Extract the rows word for word, starting with the line that contains "What is at a" and continuing through the last line of the rows.

» Dataset records:
....................

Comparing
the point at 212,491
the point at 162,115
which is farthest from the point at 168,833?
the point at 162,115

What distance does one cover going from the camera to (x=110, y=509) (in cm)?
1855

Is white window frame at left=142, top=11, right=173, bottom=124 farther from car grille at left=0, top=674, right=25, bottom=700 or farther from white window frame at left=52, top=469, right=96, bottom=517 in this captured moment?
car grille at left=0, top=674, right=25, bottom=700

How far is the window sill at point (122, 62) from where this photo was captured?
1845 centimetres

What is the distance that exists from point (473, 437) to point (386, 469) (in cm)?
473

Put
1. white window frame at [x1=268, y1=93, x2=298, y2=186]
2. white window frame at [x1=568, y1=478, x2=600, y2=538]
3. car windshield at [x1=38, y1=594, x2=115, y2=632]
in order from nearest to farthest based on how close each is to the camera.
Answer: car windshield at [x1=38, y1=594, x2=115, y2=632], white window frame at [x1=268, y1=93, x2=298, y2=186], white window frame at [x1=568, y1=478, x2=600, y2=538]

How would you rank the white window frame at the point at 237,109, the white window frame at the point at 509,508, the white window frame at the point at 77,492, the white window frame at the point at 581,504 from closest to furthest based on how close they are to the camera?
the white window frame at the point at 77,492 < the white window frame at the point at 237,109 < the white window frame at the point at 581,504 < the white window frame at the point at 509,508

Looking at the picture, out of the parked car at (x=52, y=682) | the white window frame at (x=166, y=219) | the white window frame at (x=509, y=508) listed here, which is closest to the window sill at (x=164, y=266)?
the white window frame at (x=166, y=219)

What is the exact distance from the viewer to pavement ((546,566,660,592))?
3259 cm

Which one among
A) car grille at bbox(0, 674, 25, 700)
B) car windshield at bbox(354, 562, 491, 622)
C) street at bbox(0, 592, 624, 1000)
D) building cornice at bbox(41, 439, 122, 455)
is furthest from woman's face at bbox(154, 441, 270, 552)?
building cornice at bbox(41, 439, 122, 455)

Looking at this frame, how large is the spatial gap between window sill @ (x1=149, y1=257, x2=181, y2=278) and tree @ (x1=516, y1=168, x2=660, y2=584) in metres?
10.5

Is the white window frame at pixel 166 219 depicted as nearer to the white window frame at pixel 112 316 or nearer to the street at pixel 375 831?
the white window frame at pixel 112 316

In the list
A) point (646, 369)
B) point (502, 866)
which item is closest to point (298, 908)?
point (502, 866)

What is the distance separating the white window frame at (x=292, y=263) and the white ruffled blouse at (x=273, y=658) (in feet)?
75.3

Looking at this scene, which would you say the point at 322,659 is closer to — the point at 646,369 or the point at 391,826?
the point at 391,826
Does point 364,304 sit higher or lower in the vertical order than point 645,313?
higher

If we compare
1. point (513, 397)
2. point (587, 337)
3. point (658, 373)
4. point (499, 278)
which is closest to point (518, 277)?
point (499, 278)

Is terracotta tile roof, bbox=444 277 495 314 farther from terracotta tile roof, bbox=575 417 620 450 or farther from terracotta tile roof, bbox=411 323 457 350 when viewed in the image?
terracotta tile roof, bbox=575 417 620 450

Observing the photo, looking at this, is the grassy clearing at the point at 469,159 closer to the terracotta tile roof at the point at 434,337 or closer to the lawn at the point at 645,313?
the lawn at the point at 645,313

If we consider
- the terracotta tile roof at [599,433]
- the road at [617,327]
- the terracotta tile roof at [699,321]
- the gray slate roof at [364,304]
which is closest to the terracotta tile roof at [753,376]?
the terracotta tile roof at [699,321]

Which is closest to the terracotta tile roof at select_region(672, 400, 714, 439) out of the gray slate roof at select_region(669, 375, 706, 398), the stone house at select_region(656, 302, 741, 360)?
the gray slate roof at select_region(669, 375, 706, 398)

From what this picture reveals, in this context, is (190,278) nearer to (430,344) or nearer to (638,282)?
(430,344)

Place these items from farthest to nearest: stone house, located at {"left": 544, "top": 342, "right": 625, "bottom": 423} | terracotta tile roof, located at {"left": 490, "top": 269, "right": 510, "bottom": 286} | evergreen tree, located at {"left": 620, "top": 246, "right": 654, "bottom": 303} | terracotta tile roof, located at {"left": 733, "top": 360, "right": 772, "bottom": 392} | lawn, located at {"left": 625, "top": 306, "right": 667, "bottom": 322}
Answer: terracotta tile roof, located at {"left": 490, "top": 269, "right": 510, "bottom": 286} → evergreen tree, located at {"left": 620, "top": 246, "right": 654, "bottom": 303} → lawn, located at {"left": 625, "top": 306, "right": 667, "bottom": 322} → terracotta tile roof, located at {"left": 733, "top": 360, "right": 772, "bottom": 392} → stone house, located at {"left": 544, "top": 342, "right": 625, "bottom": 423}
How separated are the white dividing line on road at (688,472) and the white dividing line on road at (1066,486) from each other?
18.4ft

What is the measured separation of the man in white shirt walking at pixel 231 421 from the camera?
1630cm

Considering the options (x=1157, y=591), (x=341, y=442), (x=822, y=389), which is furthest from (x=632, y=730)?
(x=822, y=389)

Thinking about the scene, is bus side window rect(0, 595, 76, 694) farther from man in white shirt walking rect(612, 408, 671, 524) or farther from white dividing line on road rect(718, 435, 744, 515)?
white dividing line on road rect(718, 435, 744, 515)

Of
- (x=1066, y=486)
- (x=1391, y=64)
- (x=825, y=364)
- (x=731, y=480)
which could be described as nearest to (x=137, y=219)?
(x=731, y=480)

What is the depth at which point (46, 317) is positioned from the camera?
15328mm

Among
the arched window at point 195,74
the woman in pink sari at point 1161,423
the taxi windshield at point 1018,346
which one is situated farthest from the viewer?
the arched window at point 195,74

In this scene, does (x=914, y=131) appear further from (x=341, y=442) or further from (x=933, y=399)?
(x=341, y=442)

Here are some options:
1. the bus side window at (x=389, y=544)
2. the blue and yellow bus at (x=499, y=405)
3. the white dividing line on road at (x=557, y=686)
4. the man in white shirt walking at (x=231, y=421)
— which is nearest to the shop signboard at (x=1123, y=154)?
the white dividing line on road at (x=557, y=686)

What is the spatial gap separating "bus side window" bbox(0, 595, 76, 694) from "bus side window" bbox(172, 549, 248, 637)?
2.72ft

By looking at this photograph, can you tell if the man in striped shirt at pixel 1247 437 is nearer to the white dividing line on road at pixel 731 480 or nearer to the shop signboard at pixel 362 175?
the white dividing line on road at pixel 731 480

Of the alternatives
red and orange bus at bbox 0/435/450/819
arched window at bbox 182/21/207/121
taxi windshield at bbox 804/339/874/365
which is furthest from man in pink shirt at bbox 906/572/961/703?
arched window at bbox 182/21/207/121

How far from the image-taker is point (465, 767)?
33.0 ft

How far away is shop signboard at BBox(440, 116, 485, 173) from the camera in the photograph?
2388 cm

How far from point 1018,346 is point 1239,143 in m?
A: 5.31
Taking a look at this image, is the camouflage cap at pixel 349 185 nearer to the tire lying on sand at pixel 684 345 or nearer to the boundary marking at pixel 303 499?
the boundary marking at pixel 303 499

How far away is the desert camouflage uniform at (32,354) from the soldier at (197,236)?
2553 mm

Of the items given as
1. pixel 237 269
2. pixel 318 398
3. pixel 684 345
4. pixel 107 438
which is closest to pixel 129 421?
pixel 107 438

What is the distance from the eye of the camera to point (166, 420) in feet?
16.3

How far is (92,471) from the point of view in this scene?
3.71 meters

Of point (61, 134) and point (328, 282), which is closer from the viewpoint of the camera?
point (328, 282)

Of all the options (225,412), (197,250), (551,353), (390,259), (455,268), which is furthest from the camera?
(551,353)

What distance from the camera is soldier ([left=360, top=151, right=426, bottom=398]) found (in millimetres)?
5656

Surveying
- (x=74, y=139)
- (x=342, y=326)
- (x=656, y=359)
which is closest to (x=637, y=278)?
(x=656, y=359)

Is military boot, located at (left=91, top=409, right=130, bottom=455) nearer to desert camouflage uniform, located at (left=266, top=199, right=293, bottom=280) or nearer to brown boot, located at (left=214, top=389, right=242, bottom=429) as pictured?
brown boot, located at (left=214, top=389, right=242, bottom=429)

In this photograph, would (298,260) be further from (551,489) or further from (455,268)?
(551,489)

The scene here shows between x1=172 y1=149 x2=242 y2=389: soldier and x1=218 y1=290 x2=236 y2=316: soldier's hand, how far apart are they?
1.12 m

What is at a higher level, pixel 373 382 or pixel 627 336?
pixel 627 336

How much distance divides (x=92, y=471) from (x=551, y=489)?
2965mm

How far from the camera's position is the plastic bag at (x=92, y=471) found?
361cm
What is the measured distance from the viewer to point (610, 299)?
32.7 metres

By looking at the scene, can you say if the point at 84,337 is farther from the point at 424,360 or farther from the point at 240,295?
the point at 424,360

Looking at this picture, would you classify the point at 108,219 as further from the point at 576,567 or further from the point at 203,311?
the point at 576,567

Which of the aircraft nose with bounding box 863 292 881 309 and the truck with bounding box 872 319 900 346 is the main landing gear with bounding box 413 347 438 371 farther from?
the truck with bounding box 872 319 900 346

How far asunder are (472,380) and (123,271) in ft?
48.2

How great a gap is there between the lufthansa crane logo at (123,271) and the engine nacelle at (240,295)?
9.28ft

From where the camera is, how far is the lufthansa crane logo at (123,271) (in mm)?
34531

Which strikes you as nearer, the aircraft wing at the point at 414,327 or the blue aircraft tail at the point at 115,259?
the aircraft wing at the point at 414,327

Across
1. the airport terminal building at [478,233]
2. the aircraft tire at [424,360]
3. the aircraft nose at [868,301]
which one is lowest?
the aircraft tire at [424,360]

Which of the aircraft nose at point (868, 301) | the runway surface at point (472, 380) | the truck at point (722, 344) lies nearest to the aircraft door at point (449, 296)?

....................

» The output:
What is at a higher level, pixel 373 382 or pixel 627 336?
pixel 627 336

How much distance divides (x=92, y=471) from (x=551, y=489)?
2965mm

How far from the camera's position is the plastic bag at (x=92, y=471) found?
361cm
What is the measured distance from the viewer to point (610, 299)?
32.7 metres

By looking at the scene, can you say if the point at 84,337 is farther from the point at 424,360 or farther from the point at 240,295?
the point at 424,360

Looking at this picture, would you classify the point at 108,219 as further from the point at 576,567 or further from the point at 203,311?
the point at 576,567

Which of the aircraft nose with bounding box 863 292 881 309 and the truck with bounding box 872 319 900 346 is the main landing gear with bounding box 413 347 438 371 farther from?
the truck with bounding box 872 319 900 346

How far asunder are (472,380) and (123,271) in ft?
48.2

How great a gap is there between the lufthansa crane logo at (123,271) and the engine nacelle at (240,295)?
9.28ft

From where the camera is, how far is the lufthansa crane logo at (123,271) (in mm)?
34531

Which strikes you as nearer, the aircraft wing at the point at 414,327 or the blue aircraft tail at the point at 115,259?
the aircraft wing at the point at 414,327

Across
1. the airport terminal building at [478,233]
2. the aircraft tire at [424,360]
3. the aircraft nose at [868,301]
which one is lowest?
the aircraft tire at [424,360]

Which of the aircraft nose at point (868, 301) | the runway surface at point (472, 380) | the truck at point (722, 344) lies nearest to the aircraft door at point (449, 296)?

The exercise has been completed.